Sceptics could assert all of the above interpretations are on a par with reading tea leaves since they rely more on the bias of the observer than on the observed. They would be correct in reasoning the dilemmas in determining tendencies of either urban similarity or diversity is akin to questions of “is the cup half empty or half full”, since the adjudicator’s preferences rather than accurate measurement determines these answers. It is important to note however that assuming our cities survive the next millennium urban diversity will obviously be impossible to avoid.

The political expediency of the new residential zones which endorse NIMBY activism to limit both densities and heights in inner suburbs whilst promoting them in areas where there are few residents, like Fishermens Bend, Docklands and E gate, for example, could not be more transparent. It concentrates heights and densities where opposition is limited and limits them where opposition is great. This NIMBY legislation is being sold on the basis of democratic principles, and planning innovation. The truth is that Victoria’s planning policy is NIMBY inspired.

Here democracy has been used as the decoy for a lack in political leadership, since the city’s liveability and its cultural and social prosperity depends on its function as a whole, not on the political clout of inner city lobby groups.
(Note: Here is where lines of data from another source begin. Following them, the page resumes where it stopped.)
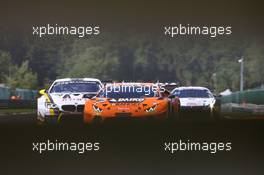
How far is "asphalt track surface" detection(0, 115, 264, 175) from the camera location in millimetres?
5172

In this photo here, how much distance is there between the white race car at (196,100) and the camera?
530 cm

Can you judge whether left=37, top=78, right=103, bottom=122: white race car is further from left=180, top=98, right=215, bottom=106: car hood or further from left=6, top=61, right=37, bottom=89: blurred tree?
left=180, top=98, right=215, bottom=106: car hood

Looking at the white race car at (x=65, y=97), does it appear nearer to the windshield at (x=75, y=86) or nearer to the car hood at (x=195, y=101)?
A: the windshield at (x=75, y=86)

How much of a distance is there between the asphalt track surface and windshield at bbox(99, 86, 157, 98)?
29 centimetres

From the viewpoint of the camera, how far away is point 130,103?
527 cm

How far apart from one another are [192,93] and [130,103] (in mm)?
667

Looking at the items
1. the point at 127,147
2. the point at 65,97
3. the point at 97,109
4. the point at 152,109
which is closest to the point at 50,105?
the point at 65,97

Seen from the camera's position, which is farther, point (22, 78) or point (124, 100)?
point (124, 100)

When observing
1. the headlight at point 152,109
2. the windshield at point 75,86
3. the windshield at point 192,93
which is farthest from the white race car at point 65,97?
the windshield at point 192,93

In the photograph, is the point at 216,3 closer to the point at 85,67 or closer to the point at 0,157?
the point at 85,67

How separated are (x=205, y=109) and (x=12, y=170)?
7.00 feet

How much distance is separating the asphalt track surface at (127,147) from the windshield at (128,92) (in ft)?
0.94

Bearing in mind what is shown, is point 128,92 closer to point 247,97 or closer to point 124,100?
point 124,100

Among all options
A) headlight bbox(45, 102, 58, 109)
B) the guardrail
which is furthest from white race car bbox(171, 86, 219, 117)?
headlight bbox(45, 102, 58, 109)
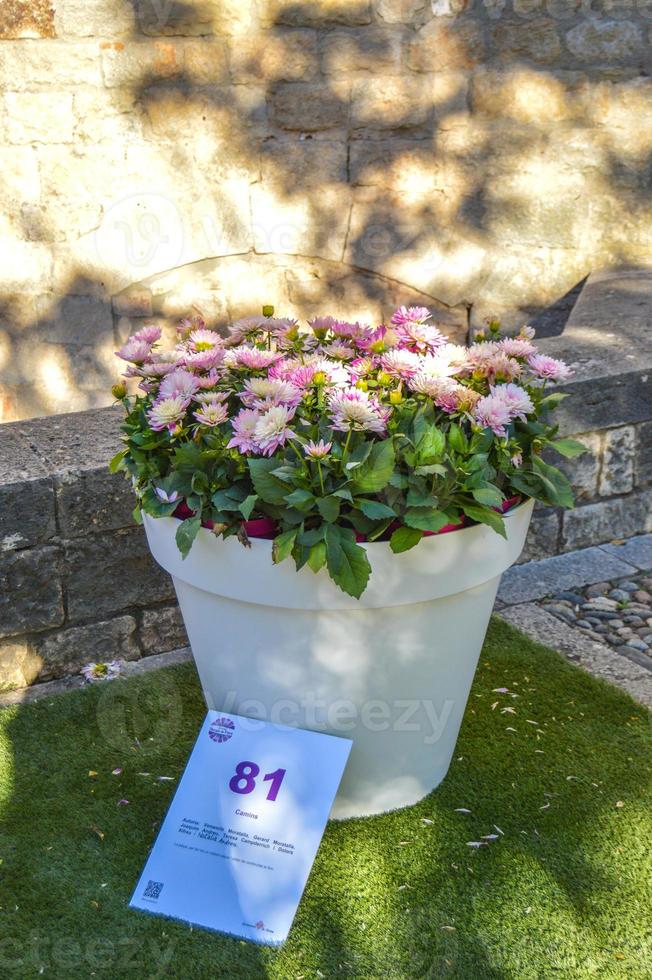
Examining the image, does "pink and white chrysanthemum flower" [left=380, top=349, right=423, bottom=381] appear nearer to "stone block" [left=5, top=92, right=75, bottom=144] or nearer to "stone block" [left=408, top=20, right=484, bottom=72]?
"stone block" [left=5, top=92, right=75, bottom=144]

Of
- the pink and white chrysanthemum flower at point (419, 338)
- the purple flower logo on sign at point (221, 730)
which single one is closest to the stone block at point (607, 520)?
the pink and white chrysanthemum flower at point (419, 338)

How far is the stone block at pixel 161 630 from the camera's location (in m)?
2.64

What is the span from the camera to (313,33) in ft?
13.0

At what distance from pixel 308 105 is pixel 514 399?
2690 millimetres

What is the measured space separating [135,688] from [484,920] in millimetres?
1072

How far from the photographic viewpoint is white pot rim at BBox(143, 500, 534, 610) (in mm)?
1750

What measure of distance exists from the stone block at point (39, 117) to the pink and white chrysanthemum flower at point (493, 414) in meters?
2.72

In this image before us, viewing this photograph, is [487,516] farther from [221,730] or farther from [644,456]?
[644,456]

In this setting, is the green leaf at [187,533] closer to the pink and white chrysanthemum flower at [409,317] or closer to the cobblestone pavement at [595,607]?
the pink and white chrysanthemum flower at [409,317]

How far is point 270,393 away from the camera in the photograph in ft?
5.79

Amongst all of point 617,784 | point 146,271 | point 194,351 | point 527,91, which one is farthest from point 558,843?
point 527,91

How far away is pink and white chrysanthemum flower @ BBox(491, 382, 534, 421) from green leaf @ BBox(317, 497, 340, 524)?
1.18ft

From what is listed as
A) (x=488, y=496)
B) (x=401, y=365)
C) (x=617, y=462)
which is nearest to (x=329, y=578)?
(x=488, y=496)

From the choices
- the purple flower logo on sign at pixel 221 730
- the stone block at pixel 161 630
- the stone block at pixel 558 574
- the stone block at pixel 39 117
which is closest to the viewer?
the purple flower logo on sign at pixel 221 730
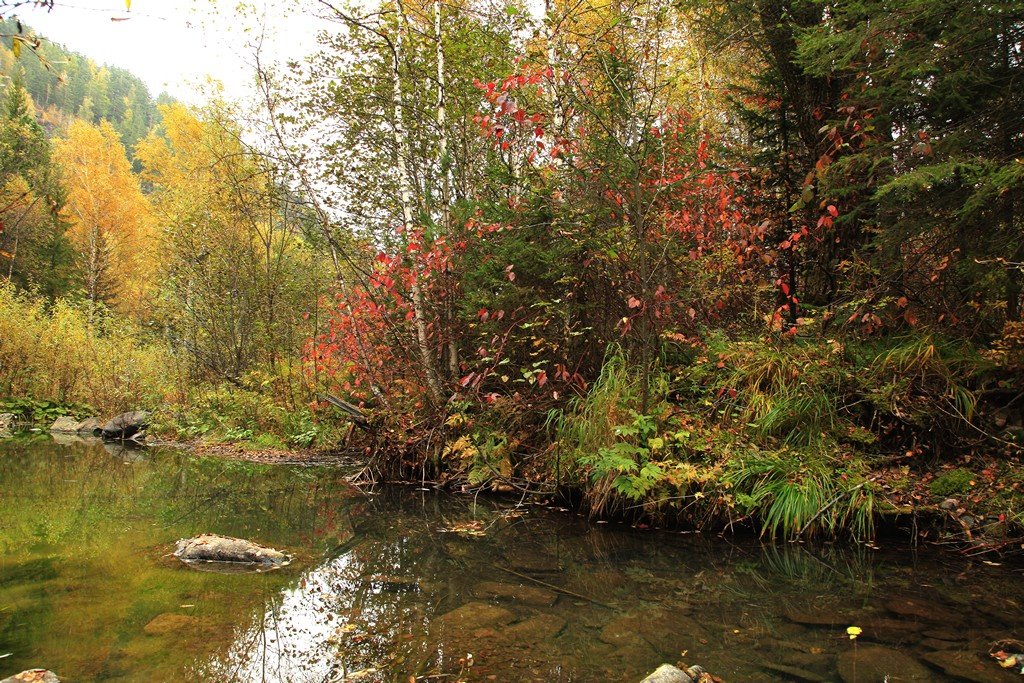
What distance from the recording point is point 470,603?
13.7 ft

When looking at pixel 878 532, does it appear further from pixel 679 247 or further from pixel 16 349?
pixel 16 349

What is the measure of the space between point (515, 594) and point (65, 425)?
14.6 meters

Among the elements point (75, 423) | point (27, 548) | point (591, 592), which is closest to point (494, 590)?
point (591, 592)

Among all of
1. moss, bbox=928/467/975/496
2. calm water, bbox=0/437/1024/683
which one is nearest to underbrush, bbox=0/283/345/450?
calm water, bbox=0/437/1024/683

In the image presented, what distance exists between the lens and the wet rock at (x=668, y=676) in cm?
293

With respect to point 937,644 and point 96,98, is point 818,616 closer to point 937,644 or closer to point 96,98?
point 937,644

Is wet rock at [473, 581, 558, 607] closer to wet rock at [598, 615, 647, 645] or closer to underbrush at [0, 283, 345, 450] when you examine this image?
wet rock at [598, 615, 647, 645]

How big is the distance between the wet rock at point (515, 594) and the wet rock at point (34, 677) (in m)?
2.36

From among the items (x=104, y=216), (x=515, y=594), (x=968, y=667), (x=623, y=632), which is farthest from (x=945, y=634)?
(x=104, y=216)

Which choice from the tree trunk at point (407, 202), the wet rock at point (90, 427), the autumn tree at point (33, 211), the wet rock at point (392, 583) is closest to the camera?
the wet rock at point (392, 583)

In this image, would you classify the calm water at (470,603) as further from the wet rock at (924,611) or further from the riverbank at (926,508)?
the riverbank at (926,508)

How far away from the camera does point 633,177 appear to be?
6.73 metres

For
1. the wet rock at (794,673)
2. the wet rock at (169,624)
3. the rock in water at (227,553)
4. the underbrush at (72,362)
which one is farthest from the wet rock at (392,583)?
the underbrush at (72,362)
Ironically it has been the greens who have lead the charge on limiting inner city heights and densities, contradicting their platform on carbon reduction.

These questions of character and how they are determined has prompted the following summary on “NKYA”, akka “The Cheesegrater”, now “The Artist”, dubbed the test case for Labour’s new planning policy 2030 back in 2002, when it made headlines. Then NKYA successfully challenged neighbourhood character regulation which will now become entrenched, gaining substantial legislative force when Residential Zones are implemented in Victoria on July 1st 2014.

In 2002 when the planning application was lodged, Neighborhood Character Policy in Yarracity had been in operation for the best part of seven years and the bulk of proposed medium density projects in the inner suburbs, (irrespective of their compliance or otherwise), were vigorously objected to on the grounds of breaching character guidelines.

In expectation of a massive backlash, I completed a comprehensive urban character study immediately surrounding the site also incorporating large tracts of South Fitzroy.

The study comprised a bound volume of several hundreds of photograph’s and a preface that reinterpreted South Fitzroy’s Neighborhood Character as one of diversity. It rejected both the south Fitzroy conservation study and Boyd’s “Australian Ugliness”, proposing an affirmative interpretation of Australian urbanism.

The planning process that followed was punctuated by a succession of name calling that served as a sardonic echo of the contradictions inherent in the administration of the planning process. “NKYA” was chosen in demurral of the status envy branding that real estate advertising revels in. Composed of the first letters of the streets surrounding the site, Napier,Kerr, Young and Argyle, the acronym expressed a neutrality that rebutted the hollow marketing of real estate hype that sells the sizzle and forgets the sausage. 

Objectors responded with “The Cheesegrater” which prevailed, until “The Artist” was coined by a new development consortium. This prompted objectors to insert “Bullshit” between adjective and noun on the numerous advertising billboards surrounding the site proclaiming it “The Bullshit Artist”. I would like to think this obvious reflex was in contempt of the expert witness evidence presented at the eight day VCAT hearings where heritage, planning, traffic and architectural witnesses diametrically opposed one another’s views on professional grounds.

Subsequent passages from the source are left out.